Tendenzialmente si tende ad accumunare i prodotti LED come fonti di luce fredda. Possono invece emettere diverse tonalità di luce, andando a sostituire anche fonti di luce tradizionale con luce calda o gialla. La temperatura di colore è un termine usato in illuminotecnica per quantificare la tonalità della luce, che si misura in gradi kelvin.The best dissertation help service right here www.essaypa.com help with research papers

Tipicamente si è soliti raggruppare in tre gruppi le tonalità di luce emessa dai prodotti LED:

  • LUCE CALDA – WW Warm White  (2700-3500k): Tonalità più vicina al colore delle tipiche lampadine ad incandescenza che ancora oggi troviamo nelle nostre case.

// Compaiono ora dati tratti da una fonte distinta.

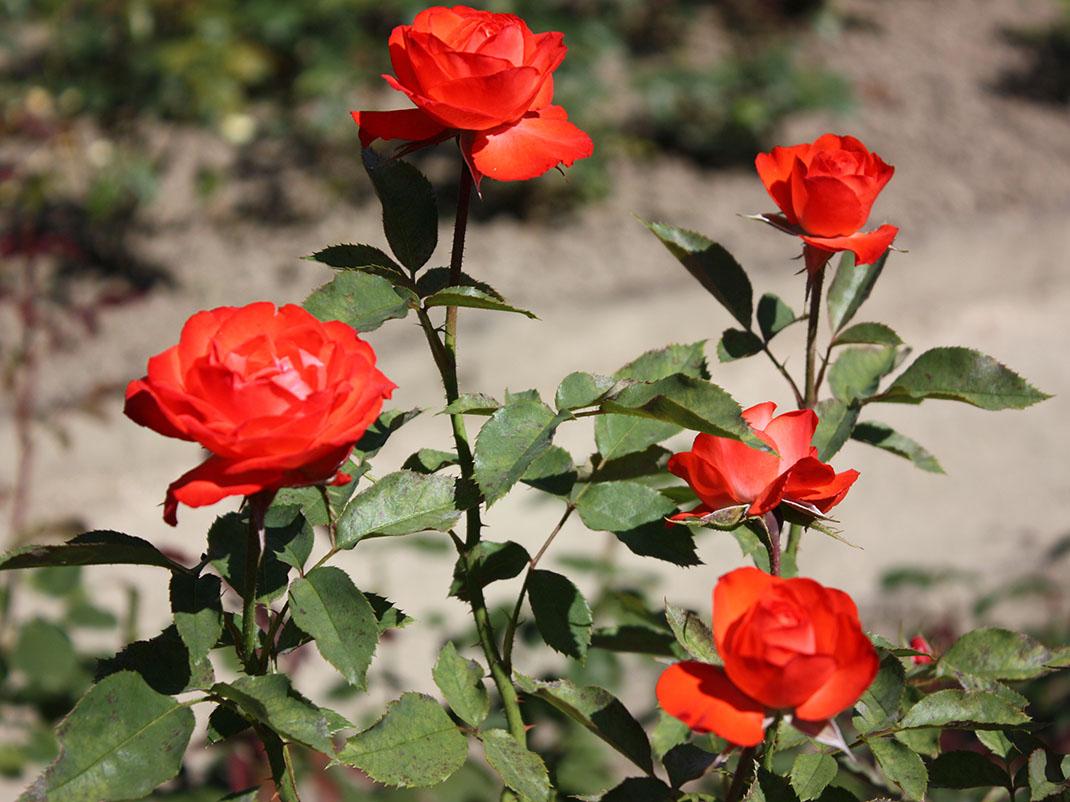 różaAnne Cocker kwiaty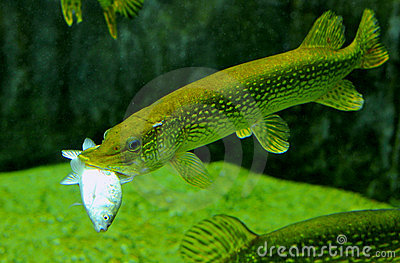 Pike fish feeding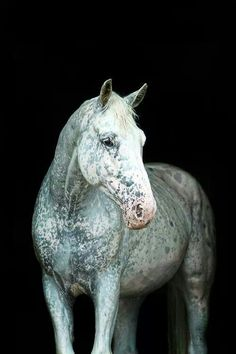 water speckled horse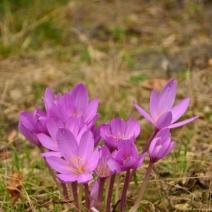 Colchicum-autumnalis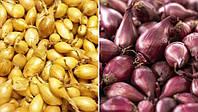 Посев на зиму лука севка: преимущества и особенности посадки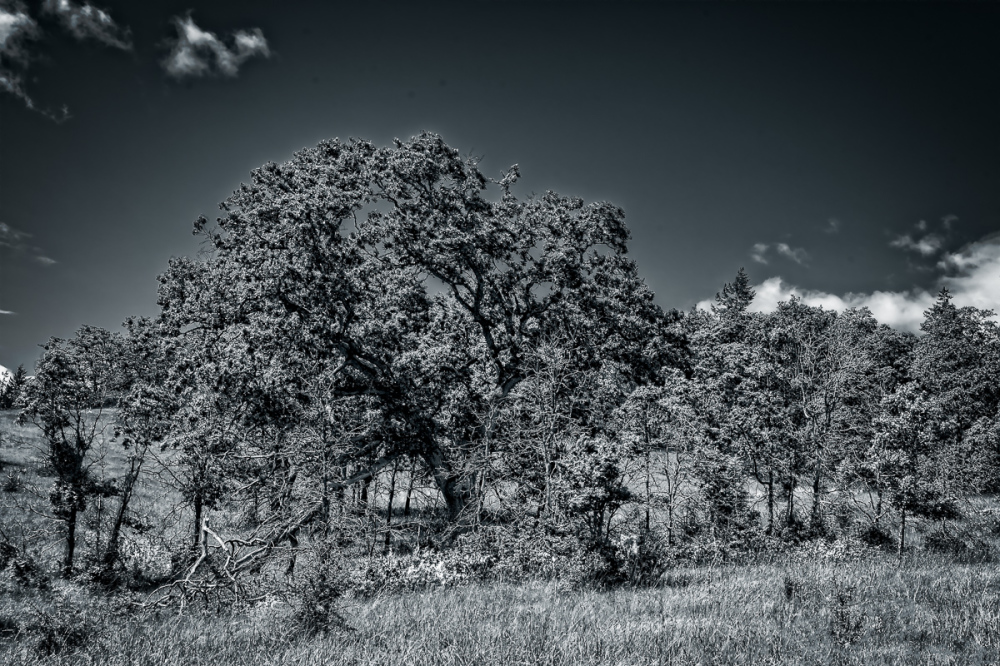 """My TNA Tree in the Spring, BW"""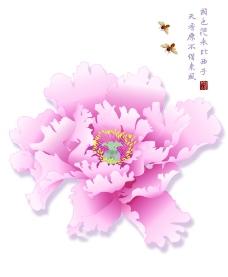 K 0122 牡丹恋图片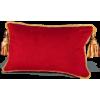 Fringed Pillow - Illustrazioni -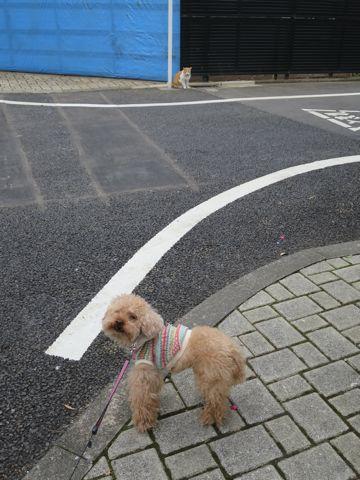 トイ・プードルトリミング文京区カットモデル犬関東トリミングサロン駒込フントヒュッテトイプードル画像トイプードルカットスタイルベアカットモデル14.jpg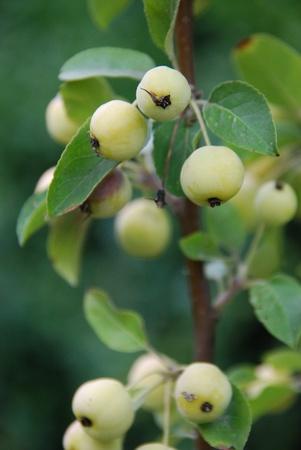 Cherry apple Malus baccata photo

Risulta, proprio per le abitazioni, quella più idonea per creare atmosfere rilassanti ed accoglienti.
  • LUCE NATURALE – NW Natural White (4000K-5000K): Tonalità di colore più chiara rispetto alla luce calda. Non presenta la tipica componente di colore giallo. E’ normalmente usata per uffici ed ambienti di lavoro.
  • LUCE FREDDA – CW Cool White (6000-8000K): Temperatura colore spiccatamente bianca, tendente approsivativamente ad un tono bluastro. Luce tipicamente usata in aree di lavoro industriali e in tutti i casi in cui si necessità di ambienti in cui la luce tende non a rilassare ma a tenere viva l’attenzione.